==== Source excerpt

Photo taken by author, Spring 2021. Revisiting Mni Owe Sni (Coldwater Springs) as a potential Traditional Cultural Property.
In honor of Native American Heritage Month, I want to highlight two unique properties in Minnesota through the Traditional Cultural Property (TCP) lens and comment on how different the outcomes were in their evaluation. These examples illustrate that there can be biases that limit consideration of these unique properties.
What is a Traditional Cultural Property?

========

* **List of tasks**
**1)** Reproduce the passage from the Traditional Cultural Property text, starting with "Photo taken by" and going on through "Traditional Cultural Property?".
**2)** Pick up the Traditional Cultural Property text after its final line and keep writing it.

==== Records provided

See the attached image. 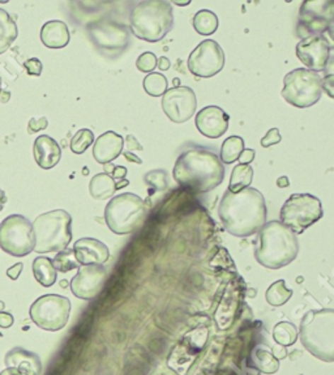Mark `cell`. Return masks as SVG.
<instances>
[{
  "label": "cell",
  "mask_w": 334,
  "mask_h": 375,
  "mask_svg": "<svg viewBox=\"0 0 334 375\" xmlns=\"http://www.w3.org/2000/svg\"><path fill=\"white\" fill-rule=\"evenodd\" d=\"M187 65L192 75L204 79L213 77L225 66V52L218 42L205 40L193 49Z\"/></svg>",
  "instance_id": "cell-12"
},
{
  "label": "cell",
  "mask_w": 334,
  "mask_h": 375,
  "mask_svg": "<svg viewBox=\"0 0 334 375\" xmlns=\"http://www.w3.org/2000/svg\"><path fill=\"white\" fill-rule=\"evenodd\" d=\"M157 173H159V170H153L151 173L145 175V182H148L153 187H156L157 190H165L167 187L166 173L162 170L159 174V178H157Z\"/></svg>",
  "instance_id": "cell-39"
},
{
  "label": "cell",
  "mask_w": 334,
  "mask_h": 375,
  "mask_svg": "<svg viewBox=\"0 0 334 375\" xmlns=\"http://www.w3.org/2000/svg\"><path fill=\"white\" fill-rule=\"evenodd\" d=\"M129 26L134 37L142 41H162L174 26L171 3L166 0L140 1L131 12Z\"/></svg>",
  "instance_id": "cell-4"
},
{
  "label": "cell",
  "mask_w": 334,
  "mask_h": 375,
  "mask_svg": "<svg viewBox=\"0 0 334 375\" xmlns=\"http://www.w3.org/2000/svg\"><path fill=\"white\" fill-rule=\"evenodd\" d=\"M255 155L256 152L255 150H243L241 156H239V164H243V165H250V162L255 159Z\"/></svg>",
  "instance_id": "cell-43"
},
{
  "label": "cell",
  "mask_w": 334,
  "mask_h": 375,
  "mask_svg": "<svg viewBox=\"0 0 334 375\" xmlns=\"http://www.w3.org/2000/svg\"><path fill=\"white\" fill-rule=\"evenodd\" d=\"M106 283V269L102 264H91L79 268L77 275L71 280V291L77 298L94 300Z\"/></svg>",
  "instance_id": "cell-15"
},
{
  "label": "cell",
  "mask_w": 334,
  "mask_h": 375,
  "mask_svg": "<svg viewBox=\"0 0 334 375\" xmlns=\"http://www.w3.org/2000/svg\"><path fill=\"white\" fill-rule=\"evenodd\" d=\"M243 150H244L243 138H241V136H230L222 144L219 159H221L222 164H233L235 161H238Z\"/></svg>",
  "instance_id": "cell-32"
},
{
  "label": "cell",
  "mask_w": 334,
  "mask_h": 375,
  "mask_svg": "<svg viewBox=\"0 0 334 375\" xmlns=\"http://www.w3.org/2000/svg\"><path fill=\"white\" fill-rule=\"evenodd\" d=\"M52 264L54 268L57 269V272H63L67 274L72 269H77L81 267L79 264V262L76 260L75 252L74 249H64V250L59 251L58 254L55 255V258L52 259Z\"/></svg>",
  "instance_id": "cell-36"
},
{
  "label": "cell",
  "mask_w": 334,
  "mask_h": 375,
  "mask_svg": "<svg viewBox=\"0 0 334 375\" xmlns=\"http://www.w3.org/2000/svg\"><path fill=\"white\" fill-rule=\"evenodd\" d=\"M4 362L7 367H13L23 375H40L42 362L40 357L24 348H13L6 354Z\"/></svg>",
  "instance_id": "cell-23"
},
{
  "label": "cell",
  "mask_w": 334,
  "mask_h": 375,
  "mask_svg": "<svg viewBox=\"0 0 334 375\" xmlns=\"http://www.w3.org/2000/svg\"><path fill=\"white\" fill-rule=\"evenodd\" d=\"M281 140H282V136H281L280 130H278V128H270V130L267 131V135L261 139L260 144H261V147H264V148H269V147H272V145H276L278 142H281Z\"/></svg>",
  "instance_id": "cell-40"
},
{
  "label": "cell",
  "mask_w": 334,
  "mask_h": 375,
  "mask_svg": "<svg viewBox=\"0 0 334 375\" xmlns=\"http://www.w3.org/2000/svg\"><path fill=\"white\" fill-rule=\"evenodd\" d=\"M71 301L58 294H46L34 301L29 314L35 325L45 331L57 332L68 323Z\"/></svg>",
  "instance_id": "cell-11"
},
{
  "label": "cell",
  "mask_w": 334,
  "mask_h": 375,
  "mask_svg": "<svg viewBox=\"0 0 334 375\" xmlns=\"http://www.w3.org/2000/svg\"><path fill=\"white\" fill-rule=\"evenodd\" d=\"M125 175H127V169L125 167H115L113 169V175L111 178L117 182V181H123L125 179Z\"/></svg>",
  "instance_id": "cell-46"
},
{
  "label": "cell",
  "mask_w": 334,
  "mask_h": 375,
  "mask_svg": "<svg viewBox=\"0 0 334 375\" xmlns=\"http://www.w3.org/2000/svg\"><path fill=\"white\" fill-rule=\"evenodd\" d=\"M89 33L93 42L105 50H123L129 40L127 26L108 20L92 24L89 26Z\"/></svg>",
  "instance_id": "cell-17"
},
{
  "label": "cell",
  "mask_w": 334,
  "mask_h": 375,
  "mask_svg": "<svg viewBox=\"0 0 334 375\" xmlns=\"http://www.w3.org/2000/svg\"><path fill=\"white\" fill-rule=\"evenodd\" d=\"M125 147L129 150H142V147L139 144V142L134 139L132 135H128L125 139Z\"/></svg>",
  "instance_id": "cell-48"
},
{
  "label": "cell",
  "mask_w": 334,
  "mask_h": 375,
  "mask_svg": "<svg viewBox=\"0 0 334 375\" xmlns=\"http://www.w3.org/2000/svg\"><path fill=\"white\" fill-rule=\"evenodd\" d=\"M6 201H7V196H6V192L3 191V190L0 189V212H1V209H3V207H4Z\"/></svg>",
  "instance_id": "cell-53"
},
{
  "label": "cell",
  "mask_w": 334,
  "mask_h": 375,
  "mask_svg": "<svg viewBox=\"0 0 334 375\" xmlns=\"http://www.w3.org/2000/svg\"><path fill=\"white\" fill-rule=\"evenodd\" d=\"M208 342V330L201 325L187 332L183 340L176 345L168 357V367L178 374L184 375L191 367L201 350Z\"/></svg>",
  "instance_id": "cell-13"
},
{
  "label": "cell",
  "mask_w": 334,
  "mask_h": 375,
  "mask_svg": "<svg viewBox=\"0 0 334 375\" xmlns=\"http://www.w3.org/2000/svg\"><path fill=\"white\" fill-rule=\"evenodd\" d=\"M24 67H25L28 75L30 76H41L42 69V62L38 58H30L26 60L24 63Z\"/></svg>",
  "instance_id": "cell-41"
},
{
  "label": "cell",
  "mask_w": 334,
  "mask_h": 375,
  "mask_svg": "<svg viewBox=\"0 0 334 375\" xmlns=\"http://www.w3.org/2000/svg\"><path fill=\"white\" fill-rule=\"evenodd\" d=\"M250 361L255 369L264 374H275L280 369V359H277L272 349L264 344H259L253 348Z\"/></svg>",
  "instance_id": "cell-25"
},
{
  "label": "cell",
  "mask_w": 334,
  "mask_h": 375,
  "mask_svg": "<svg viewBox=\"0 0 334 375\" xmlns=\"http://www.w3.org/2000/svg\"><path fill=\"white\" fill-rule=\"evenodd\" d=\"M277 186H278L280 189H286V187L290 186V181H289V178H287L286 175H282V177H280V178L277 179Z\"/></svg>",
  "instance_id": "cell-50"
},
{
  "label": "cell",
  "mask_w": 334,
  "mask_h": 375,
  "mask_svg": "<svg viewBox=\"0 0 334 375\" xmlns=\"http://www.w3.org/2000/svg\"><path fill=\"white\" fill-rule=\"evenodd\" d=\"M13 323H15V319L12 314L6 313V311H0V327L1 328H9Z\"/></svg>",
  "instance_id": "cell-44"
},
{
  "label": "cell",
  "mask_w": 334,
  "mask_h": 375,
  "mask_svg": "<svg viewBox=\"0 0 334 375\" xmlns=\"http://www.w3.org/2000/svg\"><path fill=\"white\" fill-rule=\"evenodd\" d=\"M9 99H11V93L6 92V91H1V92H0V102H1V103H7Z\"/></svg>",
  "instance_id": "cell-52"
},
{
  "label": "cell",
  "mask_w": 334,
  "mask_h": 375,
  "mask_svg": "<svg viewBox=\"0 0 334 375\" xmlns=\"http://www.w3.org/2000/svg\"><path fill=\"white\" fill-rule=\"evenodd\" d=\"M33 155L38 167L49 170L58 165L62 159V150L57 140L47 135H41L34 142Z\"/></svg>",
  "instance_id": "cell-22"
},
{
  "label": "cell",
  "mask_w": 334,
  "mask_h": 375,
  "mask_svg": "<svg viewBox=\"0 0 334 375\" xmlns=\"http://www.w3.org/2000/svg\"><path fill=\"white\" fill-rule=\"evenodd\" d=\"M157 67V57L153 52H142L136 60V68L144 74H151Z\"/></svg>",
  "instance_id": "cell-38"
},
{
  "label": "cell",
  "mask_w": 334,
  "mask_h": 375,
  "mask_svg": "<svg viewBox=\"0 0 334 375\" xmlns=\"http://www.w3.org/2000/svg\"><path fill=\"white\" fill-rule=\"evenodd\" d=\"M255 258L267 269H280L292 263L299 252L296 234L281 221H269L260 229Z\"/></svg>",
  "instance_id": "cell-3"
},
{
  "label": "cell",
  "mask_w": 334,
  "mask_h": 375,
  "mask_svg": "<svg viewBox=\"0 0 334 375\" xmlns=\"http://www.w3.org/2000/svg\"><path fill=\"white\" fill-rule=\"evenodd\" d=\"M33 275L35 280L45 288H50L57 281V269L52 264V259L38 257L34 259Z\"/></svg>",
  "instance_id": "cell-28"
},
{
  "label": "cell",
  "mask_w": 334,
  "mask_h": 375,
  "mask_svg": "<svg viewBox=\"0 0 334 375\" xmlns=\"http://www.w3.org/2000/svg\"><path fill=\"white\" fill-rule=\"evenodd\" d=\"M0 375H23L18 370H16V369H13V367H6L1 373H0Z\"/></svg>",
  "instance_id": "cell-51"
},
{
  "label": "cell",
  "mask_w": 334,
  "mask_h": 375,
  "mask_svg": "<svg viewBox=\"0 0 334 375\" xmlns=\"http://www.w3.org/2000/svg\"><path fill=\"white\" fill-rule=\"evenodd\" d=\"M332 85H333V75H328L324 77V80H323V91H326L329 97H333Z\"/></svg>",
  "instance_id": "cell-47"
},
{
  "label": "cell",
  "mask_w": 334,
  "mask_h": 375,
  "mask_svg": "<svg viewBox=\"0 0 334 375\" xmlns=\"http://www.w3.org/2000/svg\"><path fill=\"white\" fill-rule=\"evenodd\" d=\"M0 92H1V77H0Z\"/></svg>",
  "instance_id": "cell-55"
},
{
  "label": "cell",
  "mask_w": 334,
  "mask_h": 375,
  "mask_svg": "<svg viewBox=\"0 0 334 375\" xmlns=\"http://www.w3.org/2000/svg\"><path fill=\"white\" fill-rule=\"evenodd\" d=\"M292 297V291L286 288L284 280H277L267 289L265 298L270 306H282Z\"/></svg>",
  "instance_id": "cell-34"
},
{
  "label": "cell",
  "mask_w": 334,
  "mask_h": 375,
  "mask_svg": "<svg viewBox=\"0 0 334 375\" xmlns=\"http://www.w3.org/2000/svg\"><path fill=\"white\" fill-rule=\"evenodd\" d=\"M32 223L23 215H11L0 224V247L12 257L23 258L34 251Z\"/></svg>",
  "instance_id": "cell-10"
},
{
  "label": "cell",
  "mask_w": 334,
  "mask_h": 375,
  "mask_svg": "<svg viewBox=\"0 0 334 375\" xmlns=\"http://www.w3.org/2000/svg\"><path fill=\"white\" fill-rule=\"evenodd\" d=\"M323 216L321 201L311 194H292L280 212L281 223L294 234L303 233Z\"/></svg>",
  "instance_id": "cell-9"
},
{
  "label": "cell",
  "mask_w": 334,
  "mask_h": 375,
  "mask_svg": "<svg viewBox=\"0 0 334 375\" xmlns=\"http://www.w3.org/2000/svg\"><path fill=\"white\" fill-rule=\"evenodd\" d=\"M115 181L108 173L94 175L89 184V192L96 201H106L115 194Z\"/></svg>",
  "instance_id": "cell-26"
},
{
  "label": "cell",
  "mask_w": 334,
  "mask_h": 375,
  "mask_svg": "<svg viewBox=\"0 0 334 375\" xmlns=\"http://www.w3.org/2000/svg\"><path fill=\"white\" fill-rule=\"evenodd\" d=\"M333 1H306L301 6V21L311 35L324 33L333 21Z\"/></svg>",
  "instance_id": "cell-18"
},
{
  "label": "cell",
  "mask_w": 334,
  "mask_h": 375,
  "mask_svg": "<svg viewBox=\"0 0 334 375\" xmlns=\"http://www.w3.org/2000/svg\"><path fill=\"white\" fill-rule=\"evenodd\" d=\"M146 213V204L139 195L125 192L108 203L105 221L113 233L125 235L139 229L144 224Z\"/></svg>",
  "instance_id": "cell-7"
},
{
  "label": "cell",
  "mask_w": 334,
  "mask_h": 375,
  "mask_svg": "<svg viewBox=\"0 0 334 375\" xmlns=\"http://www.w3.org/2000/svg\"><path fill=\"white\" fill-rule=\"evenodd\" d=\"M47 125H49L47 118L42 117L38 118V119L32 118V119L29 121V125H28V133L30 135L35 134V133H38V131H41V130L47 128Z\"/></svg>",
  "instance_id": "cell-42"
},
{
  "label": "cell",
  "mask_w": 334,
  "mask_h": 375,
  "mask_svg": "<svg viewBox=\"0 0 334 375\" xmlns=\"http://www.w3.org/2000/svg\"><path fill=\"white\" fill-rule=\"evenodd\" d=\"M74 252L80 266L103 264L110 258L109 247L96 238H81L76 241Z\"/></svg>",
  "instance_id": "cell-20"
},
{
  "label": "cell",
  "mask_w": 334,
  "mask_h": 375,
  "mask_svg": "<svg viewBox=\"0 0 334 375\" xmlns=\"http://www.w3.org/2000/svg\"><path fill=\"white\" fill-rule=\"evenodd\" d=\"M34 251L38 254L59 252L72 241V217L64 209L42 213L33 221Z\"/></svg>",
  "instance_id": "cell-6"
},
{
  "label": "cell",
  "mask_w": 334,
  "mask_h": 375,
  "mask_svg": "<svg viewBox=\"0 0 334 375\" xmlns=\"http://www.w3.org/2000/svg\"><path fill=\"white\" fill-rule=\"evenodd\" d=\"M173 175L184 189L195 194H205L224 182L225 167L214 152L192 148L178 157Z\"/></svg>",
  "instance_id": "cell-2"
},
{
  "label": "cell",
  "mask_w": 334,
  "mask_h": 375,
  "mask_svg": "<svg viewBox=\"0 0 334 375\" xmlns=\"http://www.w3.org/2000/svg\"><path fill=\"white\" fill-rule=\"evenodd\" d=\"M144 89L151 97H161L167 91V79L159 72H151L145 76L144 82Z\"/></svg>",
  "instance_id": "cell-35"
},
{
  "label": "cell",
  "mask_w": 334,
  "mask_h": 375,
  "mask_svg": "<svg viewBox=\"0 0 334 375\" xmlns=\"http://www.w3.org/2000/svg\"><path fill=\"white\" fill-rule=\"evenodd\" d=\"M253 181V169L250 165H243L238 164L233 169L230 184H229V191L239 192L250 187Z\"/></svg>",
  "instance_id": "cell-31"
},
{
  "label": "cell",
  "mask_w": 334,
  "mask_h": 375,
  "mask_svg": "<svg viewBox=\"0 0 334 375\" xmlns=\"http://www.w3.org/2000/svg\"><path fill=\"white\" fill-rule=\"evenodd\" d=\"M301 344L311 354L324 362L334 361V310L324 308L307 313L298 331Z\"/></svg>",
  "instance_id": "cell-5"
},
{
  "label": "cell",
  "mask_w": 334,
  "mask_h": 375,
  "mask_svg": "<svg viewBox=\"0 0 334 375\" xmlns=\"http://www.w3.org/2000/svg\"><path fill=\"white\" fill-rule=\"evenodd\" d=\"M273 340L277 345L290 347L298 340V328L290 322H280L273 328Z\"/></svg>",
  "instance_id": "cell-33"
},
{
  "label": "cell",
  "mask_w": 334,
  "mask_h": 375,
  "mask_svg": "<svg viewBox=\"0 0 334 375\" xmlns=\"http://www.w3.org/2000/svg\"><path fill=\"white\" fill-rule=\"evenodd\" d=\"M93 142H94L93 131L88 130V128L79 130L71 140V150L75 155H83L84 152H86V150L92 145Z\"/></svg>",
  "instance_id": "cell-37"
},
{
  "label": "cell",
  "mask_w": 334,
  "mask_h": 375,
  "mask_svg": "<svg viewBox=\"0 0 334 375\" xmlns=\"http://www.w3.org/2000/svg\"><path fill=\"white\" fill-rule=\"evenodd\" d=\"M157 66L161 71H167L171 66V63L166 57H161V58L157 59Z\"/></svg>",
  "instance_id": "cell-49"
},
{
  "label": "cell",
  "mask_w": 334,
  "mask_h": 375,
  "mask_svg": "<svg viewBox=\"0 0 334 375\" xmlns=\"http://www.w3.org/2000/svg\"><path fill=\"white\" fill-rule=\"evenodd\" d=\"M218 216L227 233L241 238L250 237L267 223L265 198L253 187L235 194L227 190L219 201Z\"/></svg>",
  "instance_id": "cell-1"
},
{
  "label": "cell",
  "mask_w": 334,
  "mask_h": 375,
  "mask_svg": "<svg viewBox=\"0 0 334 375\" xmlns=\"http://www.w3.org/2000/svg\"><path fill=\"white\" fill-rule=\"evenodd\" d=\"M238 301L235 298L234 293H230V297L227 298L225 297L219 308H218L217 313H216V323L221 330H227L230 325H233L234 322L235 315H236V310H238Z\"/></svg>",
  "instance_id": "cell-29"
},
{
  "label": "cell",
  "mask_w": 334,
  "mask_h": 375,
  "mask_svg": "<svg viewBox=\"0 0 334 375\" xmlns=\"http://www.w3.org/2000/svg\"><path fill=\"white\" fill-rule=\"evenodd\" d=\"M197 108L196 94L190 86H174L162 96V108L174 123H185L195 116Z\"/></svg>",
  "instance_id": "cell-14"
},
{
  "label": "cell",
  "mask_w": 334,
  "mask_h": 375,
  "mask_svg": "<svg viewBox=\"0 0 334 375\" xmlns=\"http://www.w3.org/2000/svg\"><path fill=\"white\" fill-rule=\"evenodd\" d=\"M195 123L201 135L209 139H218L226 134L230 125V116L218 106H207L196 114Z\"/></svg>",
  "instance_id": "cell-19"
},
{
  "label": "cell",
  "mask_w": 334,
  "mask_h": 375,
  "mask_svg": "<svg viewBox=\"0 0 334 375\" xmlns=\"http://www.w3.org/2000/svg\"><path fill=\"white\" fill-rule=\"evenodd\" d=\"M23 269H24V264H23V263H17L15 266L8 268V269H7V276H8V279L15 281V280L18 279V276L21 275Z\"/></svg>",
  "instance_id": "cell-45"
},
{
  "label": "cell",
  "mask_w": 334,
  "mask_h": 375,
  "mask_svg": "<svg viewBox=\"0 0 334 375\" xmlns=\"http://www.w3.org/2000/svg\"><path fill=\"white\" fill-rule=\"evenodd\" d=\"M18 35L16 21L6 9H0V54L6 52Z\"/></svg>",
  "instance_id": "cell-27"
},
{
  "label": "cell",
  "mask_w": 334,
  "mask_h": 375,
  "mask_svg": "<svg viewBox=\"0 0 334 375\" xmlns=\"http://www.w3.org/2000/svg\"><path fill=\"white\" fill-rule=\"evenodd\" d=\"M123 148H125L123 136H120L114 131H108L100 135V138L94 142L93 156L98 164L106 165L117 159L122 155Z\"/></svg>",
  "instance_id": "cell-21"
},
{
  "label": "cell",
  "mask_w": 334,
  "mask_h": 375,
  "mask_svg": "<svg viewBox=\"0 0 334 375\" xmlns=\"http://www.w3.org/2000/svg\"><path fill=\"white\" fill-rule=\"evenodd\" d=\"M323 94V79L318 72L296 68L284 76L281 96L295 108H306L318 103Z\"/></svg>",
  "instance_id": "cell-8"
},
{
  "label": "cell",
  "mask_w": 334,
  "mask_h": 375,
  "mask_svg": "<svg viewBox=\"0 0 334 375\" xmlns=\"http://www.w3.org/2000/svg\"><path fill=\"white\" fill-rule=\"evenodd\" d=\"M71 40L67 24L59 20L47 21L41 29V41L49 49H63Z\"/></svg>",
  "instance_id": "cell-24"
},
{
  "label": "cell",
  "mask_w": 334,
  "mask_h": 375,
  "mask_svg": "<svg viewBox=\"0 0 334 375\" xmlns=\"http://www.w3.org/2000/svg\"><path fill=\"white\" fill-rule=\"evenodd\" d=\"M125 159H129V161H132V162H137V164H142V161L140 159H137V157H131V156H134V155H131V153H128V152H125Z\"/></svg>",
  "instance_id": "cell-54"
},
{
  "label": "cell",
  "mask_w": 334,
  "mask_h": 375,
  "mask_svg": "<svg viewBox=\"0 0 334 375\" xmlns=\"http://www.w3.org/2000/svg\"><path fill=\"white\" fill-rule=\"evenodd\" d=\"M218 17L209 9H201L193 17V28L201 35H210L217 32Z\"/></svg>",
  "instance_id": "cell-30"
},
{
  "label": "cell",
  "mask_w": 334,
  "mask_h": 375,
  "mask_svg": "<svg viewBox=\"0 0 334 375\" xmlns=\"http://www.w3.org/2000/svg\"><path fill=\"white\" fill-rule=\"evenodd\" d=\"M330 50L332 46L328 43L326 37L313 34L309 35L307 38H303L296 45V57L307 69L315 71L318 74L324 71L328 66V62L330 58Z\"/></svg>",
  "instance_id": "cell-16"
}]
</instances>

========

* **In response**
**1)**
Photo taken by author, Spring 2021. Revisiting Mni Owe Sni (Coldwater Springs) as a potential Traditional Cultural Property.
In honor of Native American Heritage Month, I want to highlight two unique properties in Minnesota through the Traditional Cultural Property (TCP) lens and comment on how different the outcomes were in their evaluation. These examples illustrate that there can be biases that limit consideration of these unique properties.
What is a Traditional Cultural Property?

**2)**
According to the National Park Service (NPS), TCPs are “properties of traditional religious and cultural significance and importance” that are “eligible for inclusion in the National Register of Historic Places (NRHP) based on its associations with the cultural practices, traditions, beliefs, lifeways, crafts, or social institutions of a living community”. TCPs can have association with traditional beliefs of a Native American group’s origin, cultural history, or the nature of the world. It also might be a location where religious practitioners have historically gone or continue to go to perform ceremonial activities that follow traditional cultural rules of practice. While a TCP can be associated with any ethnic or religious group, the property type is often used to consider places of cultural, spiritual, or natural significance to Native American tribes and communities.
Oȟéyawahe (Pilot Knob) and Mni Owe Sni (Coldwater Spring)
Oȟéyawahe is a sacred burial ground and gathering place for centuries used by the Dakota people and continues to be a ceremonial site. Its name means “a sacred place much visited; the place where people go for burials” (Pilot Knob Preservation Association 2017). The area is referenced in early explorers’ writings, including Lt. Zebulon Pike, and was the location of the Treaty of 1851 signing where 35 million acres of Dakota land were ceded to the United States.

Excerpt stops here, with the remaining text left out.